A settembre, la Corte distrettuale di Gerusalemme ha emesso sentenze che ordinano all’Autorità Palestinese di risarcire tre “collaborazionisti” palestinesi che sono stati torturati per circa 3 milioni di shekel (840.000 dollari). Tra gli altri metodi di tortura, le vittime sarebbero state picchiate su tutto il corpo con fucili, manganelli e cavi elettrici, private del sonno, costrette a bere sapone. Sarebbero stati rotti anche dei denti alle vittime, con minacce e torture ai familiari.
“Gli atti definiti dai terroristi di ‘tradimento’ avevano lo scopo di prevenire ulteriore terrorismo contro Israele e contro gli israeliani – ha detto il giudice – cosa che l’Autorità Palestinese si era impegnata a prevenire nell’accordo provvisorio [degli Accordi di Oslo]”. Secondo i termini degli accordi di Oslo, che lo Stato ebraico ha firmato con Yasser Arafat negli anni ’90, la neonata Autorità Palestinese aveva il compito di combattere il terrorismo in alcune parti della Giudea e della Samaria.

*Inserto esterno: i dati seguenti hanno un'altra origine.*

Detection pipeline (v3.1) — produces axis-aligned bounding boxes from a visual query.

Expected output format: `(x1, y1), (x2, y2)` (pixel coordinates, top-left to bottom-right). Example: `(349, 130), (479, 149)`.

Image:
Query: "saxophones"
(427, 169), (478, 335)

Secondo Ilany, l’Autorità Palestinese “ha il diritto di proteggere la propria sicurezza e di agire contro spie e collaboratori, purché ciò non danneggi gli interessi di sicurezza di Israele”. Il 4 settembre, Kedem ha ottenuto un ordine provvisorio che consente a un gruppo di famiglie israeliane, che hanno perso i propri cari a causa del terrorismo, di sequestrare 160 milioni di shekel (42 milioni di dollari) di fondi dell’Autorità Palestinese congelati da Gerusalemme in attesa del procedimento. La causa ha segnato la prima azione intrapresa da quando la Knesset israeliana ha approvato il “Compensation for Terror Victims Bill” a marzo. La legge richiede ai tribunali di concedere danni punitivi di 10 milioni di shekel (2,66 milioni di dollari) per ogni decesso. Per facilitare la riscossione dei risarcimenti punitivi da parte delle vittime e dei loro eredi, le sentenze possono essere eseguite contro “qualsiasi proprietà dell’imputato, comprese le proprietà sequestrate o congelate dallo Stato di Israele”. L’Autorità Palestinese ha una delle più grandi forze di sicurezza pro capite del mondo, addestrata e armata dagli Stati Uniti e da altri Paesi occidentali. L’amministrazione Biden aveva avanzato una proposta nei mesi precedenti che vedeva l’Autorità Palestinese al centro, assumendo il controllo della Striscia di Gaza dopo la fine della guerra contro Hamas, una proposta finora non vista di nuon occhio a Gerusalemme.